Detailed Explanation of the Technical Capabilities of the One-Person AI Startup DeepNetwork
CEO: Seokwon Jang / Contact: sayhi7@daum.net
GPT-3 Model Foundation Design Know-How
- Model Architecture: GPT-3 is a Transformer-based language model with 175 billion parameters. This model uses Transformer blocks with 96 heads.
- Training Data: GPT-3 was trained using a large-scale text dataset collected from the internet. This data includes a variety of languages and expressions.
- Training Method: GPT-3 was trained using an Auto-regressive Language Modeling method. This method aims to predict the next word.
- Training Cost: Training the GPT-3 model incurred very high costs. OpenAI invested hundreds of millions of dollars to train this model.

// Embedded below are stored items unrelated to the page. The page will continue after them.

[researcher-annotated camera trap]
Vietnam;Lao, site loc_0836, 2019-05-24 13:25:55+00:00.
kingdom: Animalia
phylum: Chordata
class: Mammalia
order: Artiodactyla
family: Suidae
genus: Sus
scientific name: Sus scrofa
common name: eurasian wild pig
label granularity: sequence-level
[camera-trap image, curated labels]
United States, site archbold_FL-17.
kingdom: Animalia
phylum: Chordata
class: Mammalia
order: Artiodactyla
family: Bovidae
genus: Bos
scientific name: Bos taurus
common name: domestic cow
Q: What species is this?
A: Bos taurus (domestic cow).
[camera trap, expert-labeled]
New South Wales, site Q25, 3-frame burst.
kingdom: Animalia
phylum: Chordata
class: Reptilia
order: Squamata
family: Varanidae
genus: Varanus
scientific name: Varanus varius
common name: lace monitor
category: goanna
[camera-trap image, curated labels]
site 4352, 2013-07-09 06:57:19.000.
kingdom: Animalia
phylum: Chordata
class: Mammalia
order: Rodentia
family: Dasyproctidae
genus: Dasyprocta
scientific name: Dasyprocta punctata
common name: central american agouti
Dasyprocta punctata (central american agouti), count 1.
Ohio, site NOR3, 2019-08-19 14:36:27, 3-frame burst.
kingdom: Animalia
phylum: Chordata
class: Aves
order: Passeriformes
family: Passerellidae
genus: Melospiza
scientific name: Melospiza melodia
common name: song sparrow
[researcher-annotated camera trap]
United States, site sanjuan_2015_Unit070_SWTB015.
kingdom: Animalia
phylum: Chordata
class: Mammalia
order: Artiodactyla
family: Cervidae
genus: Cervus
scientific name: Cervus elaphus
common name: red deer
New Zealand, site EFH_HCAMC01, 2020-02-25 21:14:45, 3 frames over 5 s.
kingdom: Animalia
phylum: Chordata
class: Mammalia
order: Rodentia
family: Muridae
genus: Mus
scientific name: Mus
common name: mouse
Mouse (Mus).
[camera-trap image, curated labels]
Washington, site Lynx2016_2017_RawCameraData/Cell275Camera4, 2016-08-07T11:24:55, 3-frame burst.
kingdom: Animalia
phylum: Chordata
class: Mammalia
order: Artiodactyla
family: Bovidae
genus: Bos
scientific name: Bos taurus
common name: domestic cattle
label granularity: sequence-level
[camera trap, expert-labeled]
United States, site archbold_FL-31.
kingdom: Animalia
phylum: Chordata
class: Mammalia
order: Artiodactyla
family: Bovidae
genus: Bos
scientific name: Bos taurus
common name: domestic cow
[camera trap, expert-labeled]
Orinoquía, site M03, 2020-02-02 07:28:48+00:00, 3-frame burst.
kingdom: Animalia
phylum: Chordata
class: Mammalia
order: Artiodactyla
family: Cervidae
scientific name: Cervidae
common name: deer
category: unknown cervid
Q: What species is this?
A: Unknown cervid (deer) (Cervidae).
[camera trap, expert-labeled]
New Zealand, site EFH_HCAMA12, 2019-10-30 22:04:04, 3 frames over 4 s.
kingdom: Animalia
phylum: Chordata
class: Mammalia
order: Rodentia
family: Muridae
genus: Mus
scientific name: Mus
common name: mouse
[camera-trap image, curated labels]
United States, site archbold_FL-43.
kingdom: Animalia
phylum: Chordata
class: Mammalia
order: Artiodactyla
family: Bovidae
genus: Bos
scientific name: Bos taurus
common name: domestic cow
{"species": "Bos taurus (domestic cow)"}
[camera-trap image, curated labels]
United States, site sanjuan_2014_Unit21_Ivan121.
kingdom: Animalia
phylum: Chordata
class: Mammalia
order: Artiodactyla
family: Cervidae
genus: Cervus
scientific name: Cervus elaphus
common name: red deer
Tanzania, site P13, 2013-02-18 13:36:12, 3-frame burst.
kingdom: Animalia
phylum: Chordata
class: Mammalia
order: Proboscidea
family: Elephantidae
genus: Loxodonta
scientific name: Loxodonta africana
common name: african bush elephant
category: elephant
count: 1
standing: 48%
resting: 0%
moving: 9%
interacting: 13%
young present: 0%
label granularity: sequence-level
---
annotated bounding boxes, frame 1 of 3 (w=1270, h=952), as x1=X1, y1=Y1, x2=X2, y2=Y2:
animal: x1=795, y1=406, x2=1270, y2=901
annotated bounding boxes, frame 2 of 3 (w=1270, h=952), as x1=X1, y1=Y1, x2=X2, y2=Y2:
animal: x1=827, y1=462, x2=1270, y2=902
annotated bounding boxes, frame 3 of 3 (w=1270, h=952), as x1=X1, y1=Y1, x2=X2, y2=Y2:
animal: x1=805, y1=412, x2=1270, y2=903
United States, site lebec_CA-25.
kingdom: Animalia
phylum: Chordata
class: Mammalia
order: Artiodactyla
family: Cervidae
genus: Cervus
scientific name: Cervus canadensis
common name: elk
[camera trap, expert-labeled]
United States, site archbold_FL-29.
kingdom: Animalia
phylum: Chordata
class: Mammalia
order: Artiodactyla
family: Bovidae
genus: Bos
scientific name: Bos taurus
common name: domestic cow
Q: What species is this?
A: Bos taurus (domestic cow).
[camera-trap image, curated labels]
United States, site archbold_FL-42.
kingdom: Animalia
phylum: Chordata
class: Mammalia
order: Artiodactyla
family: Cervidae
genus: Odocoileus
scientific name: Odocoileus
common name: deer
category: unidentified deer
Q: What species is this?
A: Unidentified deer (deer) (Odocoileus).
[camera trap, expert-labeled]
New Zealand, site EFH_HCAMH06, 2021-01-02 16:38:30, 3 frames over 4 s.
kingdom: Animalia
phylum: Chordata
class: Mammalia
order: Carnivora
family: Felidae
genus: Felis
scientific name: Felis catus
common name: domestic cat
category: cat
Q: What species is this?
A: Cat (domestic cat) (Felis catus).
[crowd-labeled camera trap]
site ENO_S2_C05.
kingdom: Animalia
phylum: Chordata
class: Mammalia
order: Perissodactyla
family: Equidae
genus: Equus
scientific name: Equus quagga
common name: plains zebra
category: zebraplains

LoRA Model Fine-Tuning Know-How
- File Tuning: LoRA (Low-Rank Adaptation) is a method to fine-tune large-scale language models for specific tasks. This method converts the model's parameters into low-rank matrices to enhance performance for specific tasks.
- Training Data: The LoRA model is trained using a dataset tailored to specific tasks. This dataset is designed to allow the model to perform specific tasks.
- Training Method: The LoRA model converts the parameters of the existing model into low-rank matrices to enhance performance for specific tasks. This method enhances performance for specific tasks without modifying the existing model.
- Training Cost: Training the LoRA model incurs relatively lower costs. This is because it enhances performance for specific tasks without modifying the existing model.
Based on this technical know-how, the one-person AI startup DeepNetwork can leverage GPT-3 and LoRA models to provide various AI services. This enables better performance and efficiency.